In accordance with the regulatory requirements provided at 45 CFR 75.113 and Appendix XII to 45 CFR Part 75, recipients that have currently active Federal grants, cooperative agreements, and procurement contracts from all Federal awarding agencies with a cumulative total value greater than $10,000,000 for any period of time during the period of performance of a Federal award, must report and maintain the currency of information reported in the System for Award Management (SAM) about civil, criminal, and administrative proceedings in connection with the award or performance of a Federal award that reached final disposition within the most recent five-year period. The recipient must also make semiannual disclosures regarding such proceedings. Proceedings information will be made publicly available in the designated integrity and performance system (currently FAPIIS).
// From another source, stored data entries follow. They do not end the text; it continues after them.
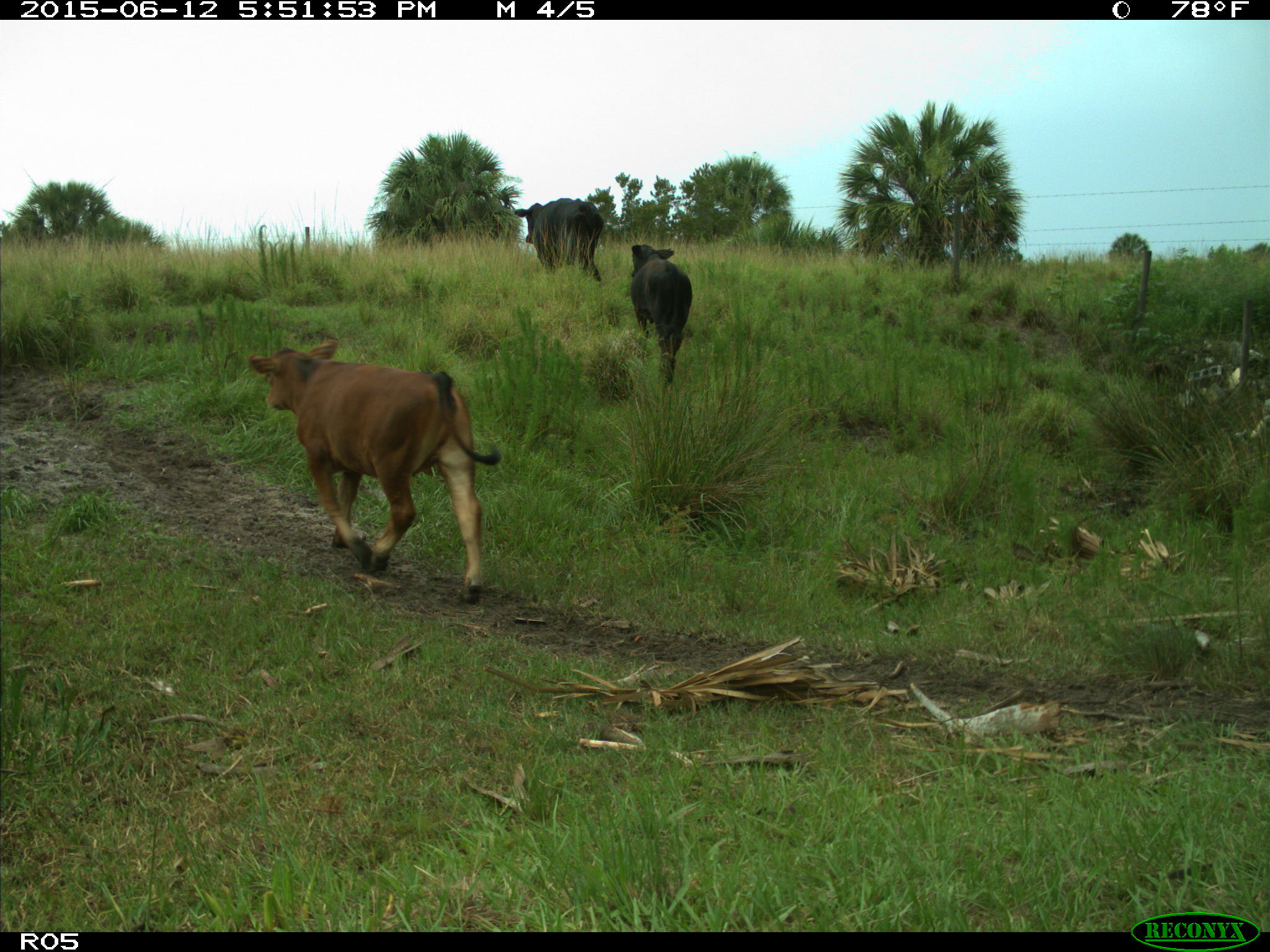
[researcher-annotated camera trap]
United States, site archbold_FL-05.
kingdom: Animalia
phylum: Chordata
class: Mammalia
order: Artiodactyla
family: Bovidae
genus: Bos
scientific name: Bos taurus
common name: domestic cow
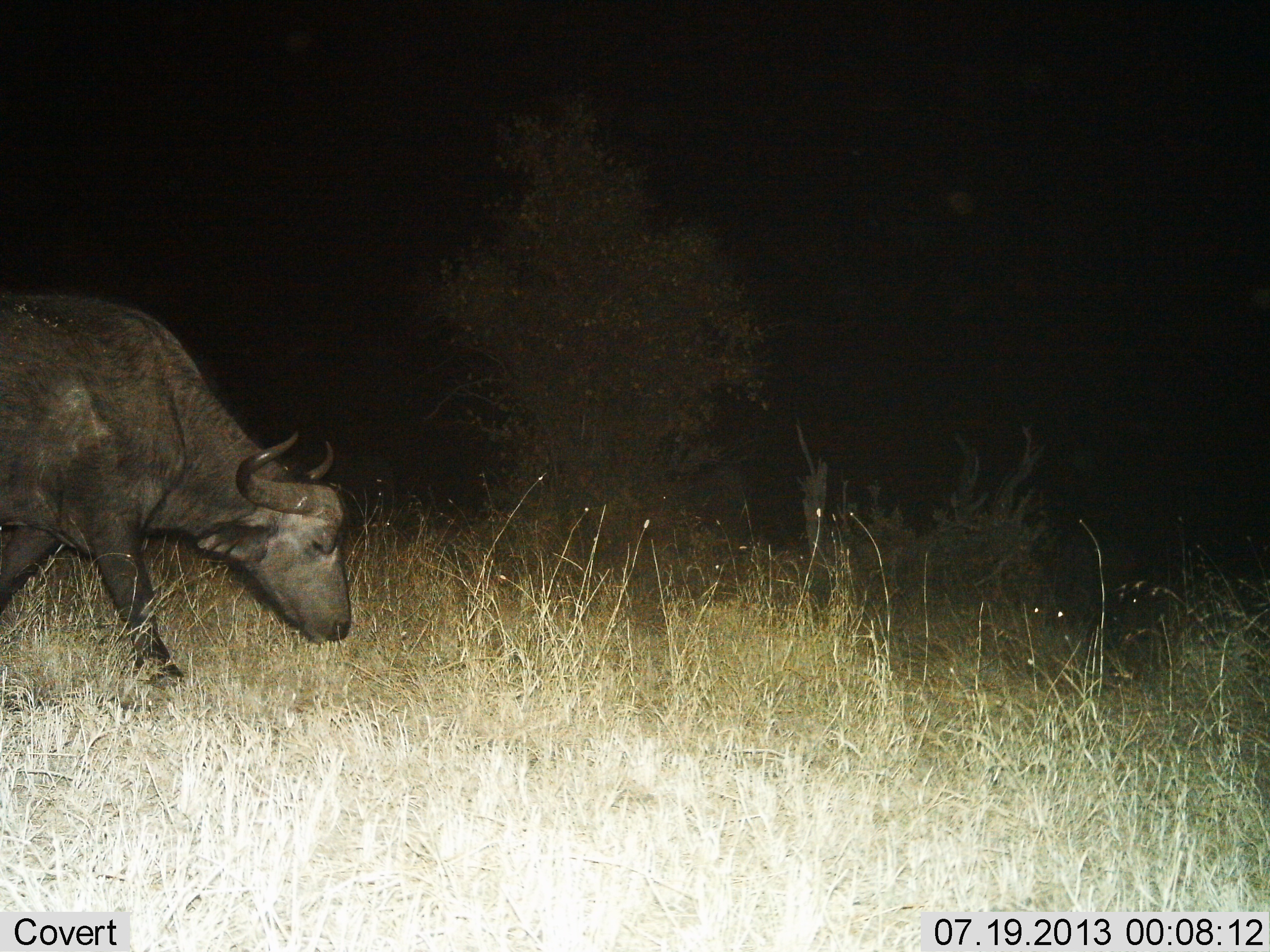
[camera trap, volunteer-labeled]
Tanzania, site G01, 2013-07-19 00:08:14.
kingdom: Animalia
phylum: Chordata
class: Mammalia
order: Artiodactyla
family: Bovidae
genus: Syncerus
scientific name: Syncerus caffer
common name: cape buffalo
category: buffalo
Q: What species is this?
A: Buffalo (cape buffalo) (Syncerus caffer).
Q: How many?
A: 1.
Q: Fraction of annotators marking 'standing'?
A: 10%.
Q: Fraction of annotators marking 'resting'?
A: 0%.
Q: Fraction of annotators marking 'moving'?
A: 80%.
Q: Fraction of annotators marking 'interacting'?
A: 0%.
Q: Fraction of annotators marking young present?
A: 0%.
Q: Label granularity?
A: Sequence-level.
This is a statutory requirement under section 872 of Public Law 110-417, as amended (41 U.S.C. 2313). As required by section 3010 of Public Law 111-212, all information posted in the designated integrity and performance system on or after April 15, 2011, except past performance reviews required for Federal procurement contracts, will be publicly available. Full reporting requirements and procedures are found in Appendix XII to 45 CFR Part 75 Award Term and Conditions for Recipient Integrity and Performance Matters.

We encourage inquiries concerning this funding opportunity and welcome the opportunity to answer questions from potential applicants.

eRA Service Desk (Questions regarding ASSIST, eRA Commons registration, submitting and tracking an application, documenting system problems that threaten submission by the due date, post submission issues)
Finding Help Online: http://grants.nih.gov/support/ (preferred method of contact)
Telephone: 301-402-7469 or 866-504-9552 (Toll Free)

Grants.gov Customer Support (Questions regarding Grants.gov registration and submission, downloading forms and application packages)
Contact Center Telephone: 800-518-4726
Email: support@grants.gov

GrantsInfo (Questions regarding application instructions and process, finding NIH grant resources)
Email: GrantsInfo@nih.gov (preferred method of contact)
Telephone: 301-945-7573

Chamelli Jhappan, Ph.D.
National Cancer Institute (NCI)
Telephone: 240-276-6200
Email: jhappanc@mail.nih.gov

Felipe Sierra, Ph.D.
National Institute on Aging (NIA)
Telephone: 301-496-6402
Email: felipe.sierra@nih.gov

Referral Officer
National Cancer Institute (NCI)
Telephone: 240-276-6390
Email: ncirefof@dea.nci.nih.gov

Crystal Wolfrey
National Cancer Institute (NCI)
Telephone: 240-276-6277
Email: wolfreyc@mail.nih.gov

Recently issued trans-NIH policy notices may affect your application submission. A full list of policy notices published by NIH is provided in the NIH Guide for Grants and Contracts. All awards are subject to the terms and conditions, cost principles, and other considerations described in the NIH Grants Policy Statement.

Awards are made under the authorization of Sections 301 and 405 of the Public Health Service Act as amended (42 USC 241 and 284) and under Federal Regulations 42 CFR Part 52 and 45 CFR Part 75.